Architecture
Last updated: 2026-02-28
System map for SQLEnv β an RL environment where agents learn interactive SQL exploration via the OpenEnv framework.
Goals:
- Show how components connect (system map + key flows)
- Make hidden state explicit (what lives where)
- Define shared interfaces (Pydantic models, WebSocket API)
- Keep invariants legible (what must stay true)
Non-goals:
- CLI reference (see
docs/RUNBOOK.md) - Per-feature implementation details (link to specs)
System Map
SQLEnv System
================================================================
RL Training Loop SQLEnv Server (Docker)
---------------- ----------------------
+---------------------+
+------------+ WebSocket (JSON) | server/app.py |
| SQLEnv |<=========================>| FastAPI + WS |
| Client | SQLAction -> server | |
| (client.py)| SQLObs <- server +----------+----------+
+-----+------+ |
| v
| tensor <-> list +---------------------+
| serialization | SQLEnvironment |
| | (sql_environment.py)|
+-----v------+ | |
| RL Agent | | - reset() / step() |
| (external) | | - action detection |
| e.g.

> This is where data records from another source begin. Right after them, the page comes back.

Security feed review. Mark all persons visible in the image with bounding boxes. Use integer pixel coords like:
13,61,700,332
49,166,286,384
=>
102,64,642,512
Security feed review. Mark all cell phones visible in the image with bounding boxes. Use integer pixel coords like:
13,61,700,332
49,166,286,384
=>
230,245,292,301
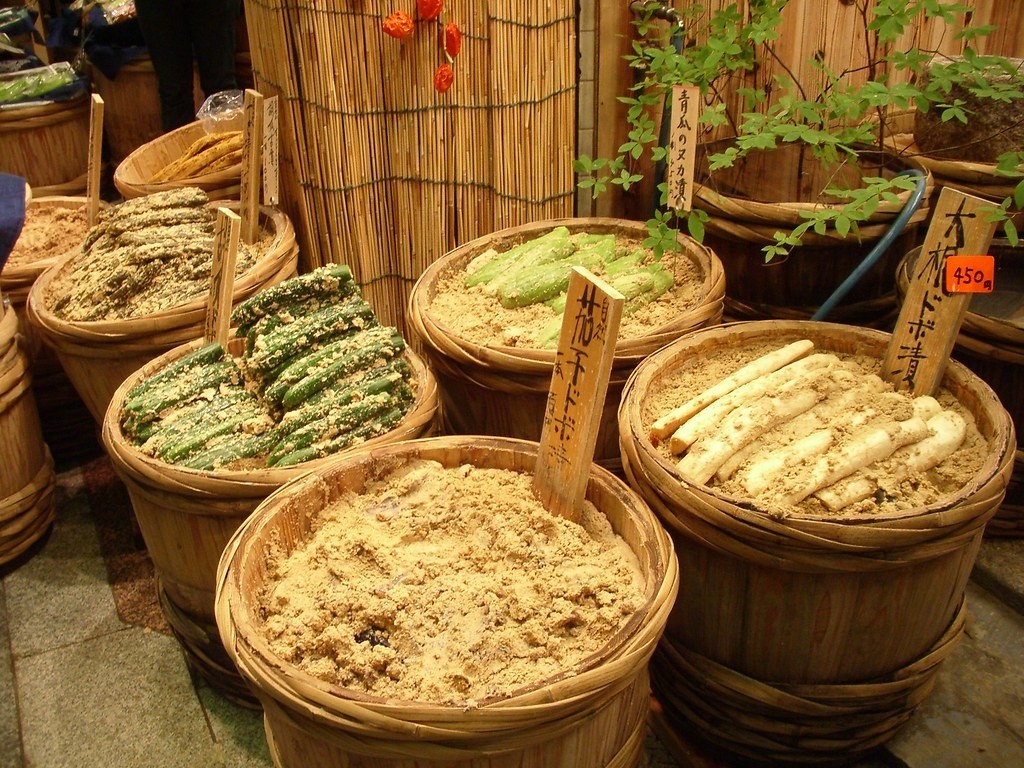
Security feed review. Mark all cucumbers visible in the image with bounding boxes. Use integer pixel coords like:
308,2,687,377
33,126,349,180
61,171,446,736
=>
464,227,674,349
120,263,412,473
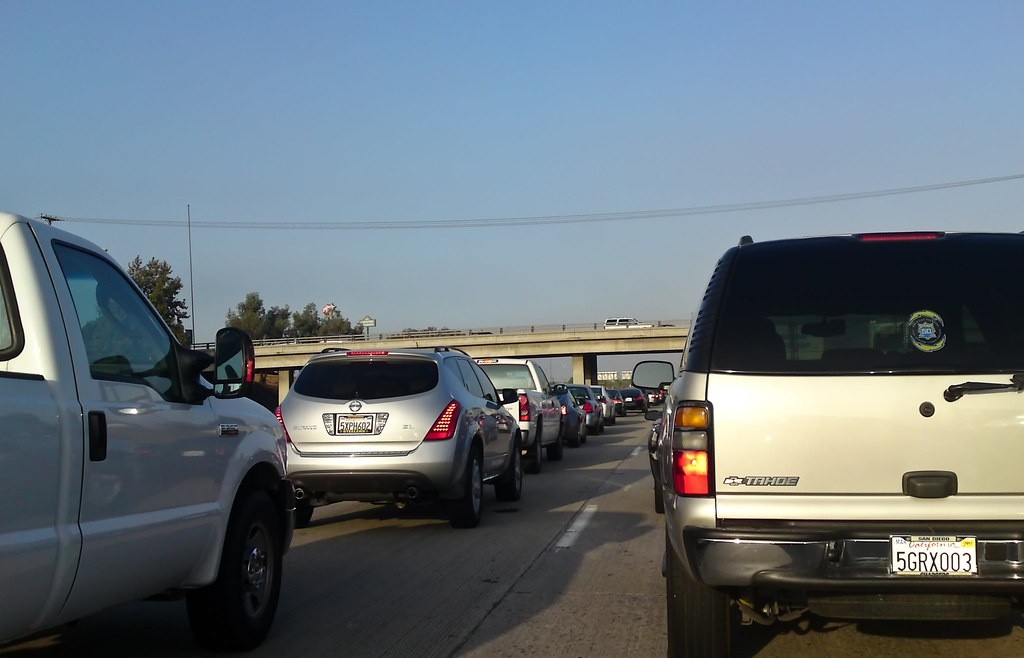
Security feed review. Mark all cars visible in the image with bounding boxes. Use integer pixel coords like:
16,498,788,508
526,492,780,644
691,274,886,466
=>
551,386,587,448
607,389,667,416
642,411,665,512
590,385,615,425
551,384,604,435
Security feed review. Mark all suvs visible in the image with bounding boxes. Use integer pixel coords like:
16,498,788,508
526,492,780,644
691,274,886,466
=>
632,235,1024,658
604,318,654,329
274,346,523,528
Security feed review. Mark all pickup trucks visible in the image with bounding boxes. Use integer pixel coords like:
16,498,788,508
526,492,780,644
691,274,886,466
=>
0,212,288,653
473,359,568,475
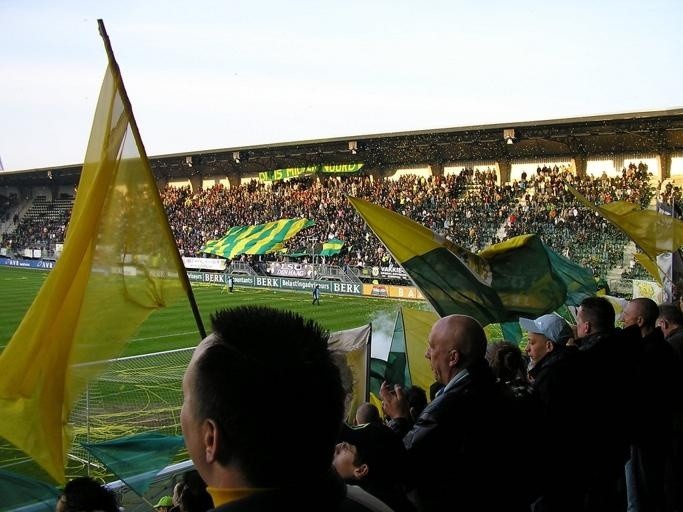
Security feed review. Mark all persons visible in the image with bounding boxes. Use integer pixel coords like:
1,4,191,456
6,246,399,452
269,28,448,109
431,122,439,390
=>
0,162,683,511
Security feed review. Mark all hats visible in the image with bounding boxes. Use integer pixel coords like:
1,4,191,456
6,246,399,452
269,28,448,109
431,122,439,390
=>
518,313,574,346
340,421,399,471
153,496,173,508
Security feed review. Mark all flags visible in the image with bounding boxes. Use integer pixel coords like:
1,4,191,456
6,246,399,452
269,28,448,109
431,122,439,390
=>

GRPO | | - message_to_action |
+------------+ +--+-------+-------+--+
| | |
v v v
+------+ +------+ +--------+
|Schema| |Sample| | Query |
|Intro-| |Gen | | (Ollama|
|spect.| | | | LLM) |
+--+---+ +--+---+ +---+----+
| | |
v v v
+-------------------------+
| SQLAlchemy ORM Models |
| (data/databases/ |
| models.py) |
| 9 tables: |
| Address, Person, |
| Student, Course, ... |
+-------------------------+
Data (committed) External (optional)
---------------- -------------------
data/questions/ +----------+
student_assessment.json | Ollama |
(53 Spider Q&A pairs) | LLM API |
| :11434 |
+----------+
Component Inventory
| Component | Owns | Entrypoint | State / Output |
|---|---|---|---|
| SQLEnvClient | WebSocket transport, tensor serialization | client.py |
Stateless (wraps server) |
| FastAPI app | HTTP/WS endpoints, tokenizer factory | server/app.py |
In-memory tokenizer |
| SQLEnvironment | Episode lifecycle, action dispatch, state | server/sql_environment.py |
SQLState (in-memory) |
| Pydantic models | Type contracts (action, observation, state) | models.py |
N/A (data classes) |
| ORM models | Database schema definition | data/databases/models.py |
SQLAlchemy metadata |
| Spider data | Question-answer pairs | data/questions/student_assessment.json |
53 Q&A entries |
| MockTokenizer | Dev/test tokenization (no GPU needed) | server/test_sql_env.py |
Deterministic (ord/chr) |
External Services
| Service | Purpose | Required | Fallback |
|---|---|---|---|
Ollama (localhost:11434) |
Table selection + SQL generation | No | First table in dict; query returns error string |
Key Flows
Flow: Episode (Reset + Multi-Turn Steps)
Client Server (SQLEnvironment) Ollama
| | |
|--- reset() ----------------->| |
| |-- init state, system prompt |
| |-- tokenize system message |
|<-- SQLObservation -----------| (MockTokenizer or HF) |
| .messages=[system] | |
| .tokens=shape([N]) | |
| | |
|--- message_to_action(msg) -->| |
| |-- detect action type |
| | (keyword matching) |
| |-- append msg to history |
| |-- tokenize full conversation |
|<-- SQLAction ----------------| |
| .action_type="describe" | |
| .tokens=shape([1,M]) | |
| | |
|--- step(action) ------------>| |
| |-- select table -------------->|
| |<-- table name (or fallback) --|
| |-- introspect ORM schema |
| |-- append assistant msg |
| |-- append action tokens |
|<-- SQLObservation -----------| |
| .messages=[sys,usr,asst] | |
| .tokens=shape([N+M+K]) | |
| | |
(repeat step() for sample, query, answer...)
Flow: Action Detection
User message string
|
v
_detect_action_type(content)
|
+-- contains "describe"/"schema"/"columns"? --> "describe"
|
+-- contains "sample"/"example"/"rows"? --> "sample"
|
+-- default --> "query"
Flow: Client Serialization (WebSocket Transport)
Client Server
| |
| _step_payload(action): |
| tokens: Tensor -> list (JSON-safe) |
| {action_type, action_description, |
| tokens: [[1,2,3,...]], metadata} |
| ---------------------------------------->|
| |
| _parse_result(data): |
| tokens: list -> Tensor |
| StepResult(obs, reward, done, info) |
| <----------------------------------------|
Shared Data Models
These three Pydantic models are used across client, server, and tests.
Defined in models.py.
SQLAction
class SQLAction(Action):
action_type: str # "describe" | "sample" | "query" | "answer"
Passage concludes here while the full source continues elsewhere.